● TASK REQUIREMENTS
Write out the listing below character for character, though without its pictures.

● RECORDED DATA
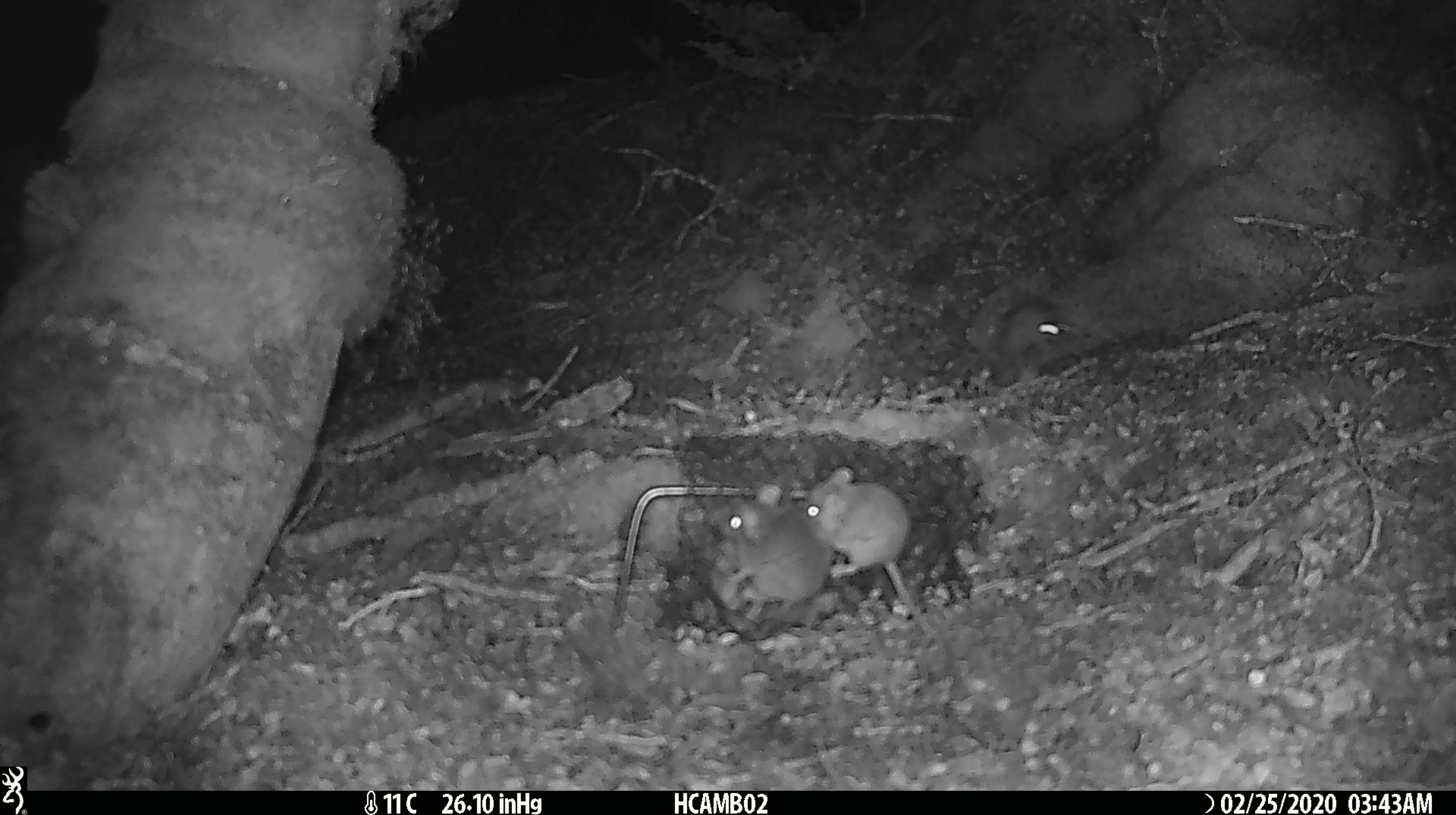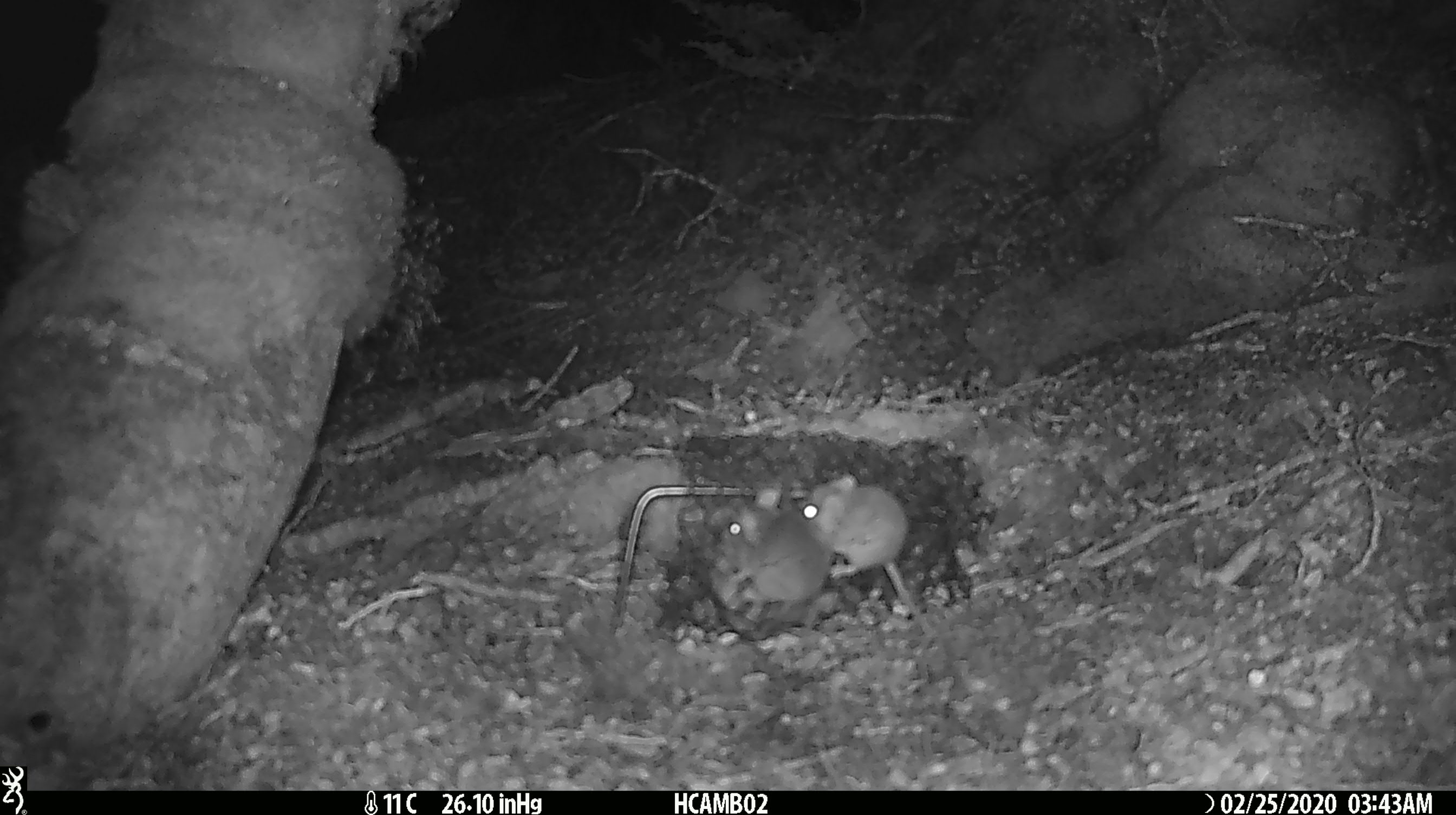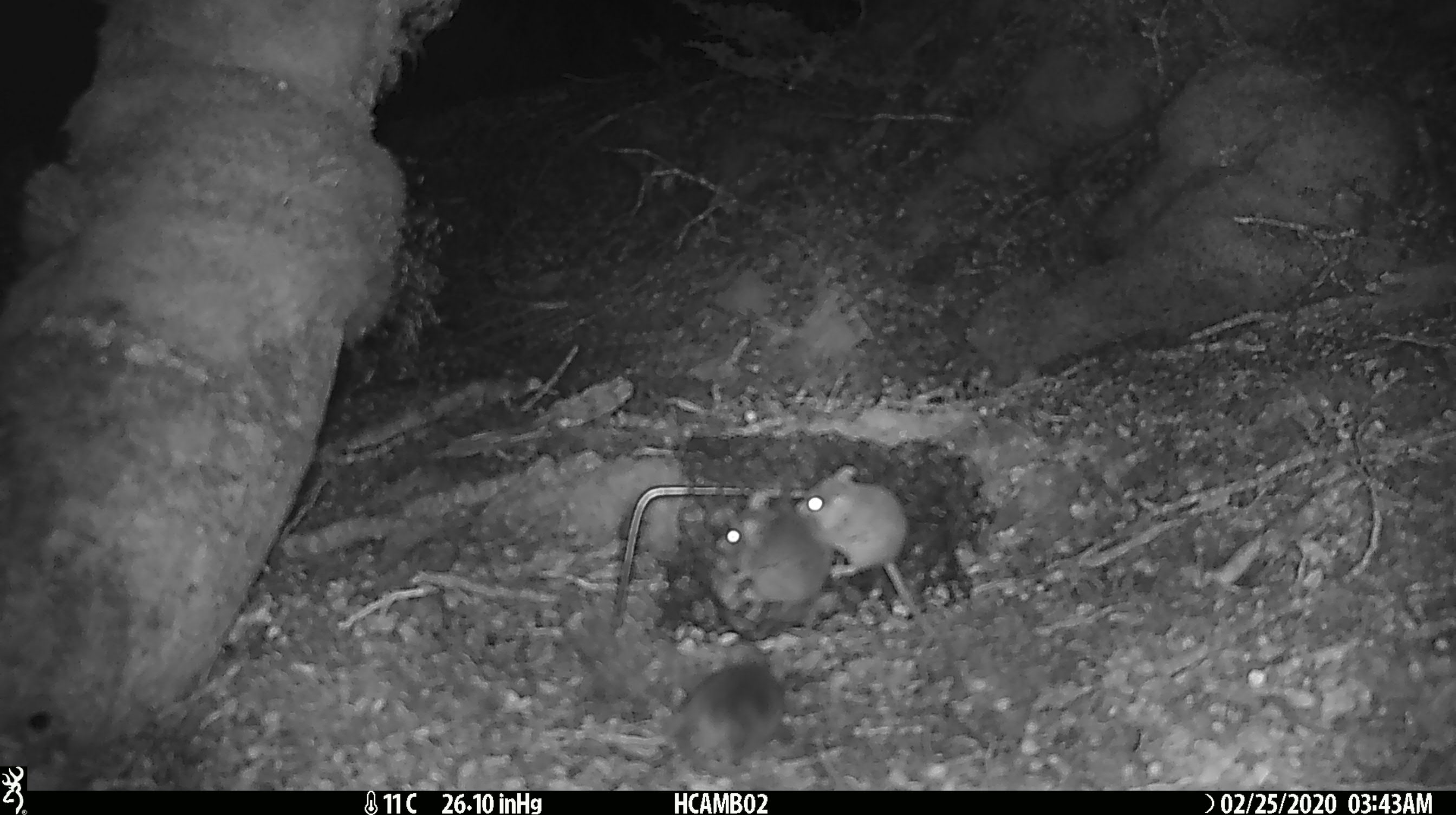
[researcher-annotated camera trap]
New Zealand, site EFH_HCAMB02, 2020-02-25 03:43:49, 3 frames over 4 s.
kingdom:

● THE ANSWER
[researcher-annotated camera trap]
New Zealand, site EFH_HCAMB02, 2020-02-25 03:43:49, 3 frames over 4 s.
kingdom:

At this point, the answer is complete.